Task requirements:
Tally the lines in the material below that contain the word "What". Reply with the number alone.

Data for processing:

'''

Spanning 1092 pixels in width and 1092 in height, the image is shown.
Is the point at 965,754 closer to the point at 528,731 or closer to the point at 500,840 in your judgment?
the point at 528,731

'''
'''

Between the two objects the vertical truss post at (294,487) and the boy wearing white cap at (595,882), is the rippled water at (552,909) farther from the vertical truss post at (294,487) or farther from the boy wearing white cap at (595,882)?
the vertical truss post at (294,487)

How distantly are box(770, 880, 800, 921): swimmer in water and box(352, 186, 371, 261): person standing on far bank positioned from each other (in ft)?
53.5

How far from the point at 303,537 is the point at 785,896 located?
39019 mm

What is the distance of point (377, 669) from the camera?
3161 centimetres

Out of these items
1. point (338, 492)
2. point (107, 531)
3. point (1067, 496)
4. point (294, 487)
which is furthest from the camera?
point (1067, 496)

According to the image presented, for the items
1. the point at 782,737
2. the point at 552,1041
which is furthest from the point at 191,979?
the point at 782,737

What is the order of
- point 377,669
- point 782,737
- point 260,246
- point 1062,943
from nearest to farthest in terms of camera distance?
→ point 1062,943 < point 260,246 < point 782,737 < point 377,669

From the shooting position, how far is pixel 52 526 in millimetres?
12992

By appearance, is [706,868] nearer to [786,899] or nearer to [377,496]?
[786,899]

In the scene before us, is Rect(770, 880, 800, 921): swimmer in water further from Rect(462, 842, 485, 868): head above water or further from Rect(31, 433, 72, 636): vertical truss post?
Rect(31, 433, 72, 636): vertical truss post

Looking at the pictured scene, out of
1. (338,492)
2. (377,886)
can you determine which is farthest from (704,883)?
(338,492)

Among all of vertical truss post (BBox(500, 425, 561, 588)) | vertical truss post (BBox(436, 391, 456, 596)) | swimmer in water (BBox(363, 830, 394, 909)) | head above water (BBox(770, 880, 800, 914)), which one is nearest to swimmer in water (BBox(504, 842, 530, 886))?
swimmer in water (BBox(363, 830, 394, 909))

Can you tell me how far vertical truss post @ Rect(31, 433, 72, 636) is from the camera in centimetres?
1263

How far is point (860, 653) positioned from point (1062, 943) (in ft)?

'''

Output of the task:
2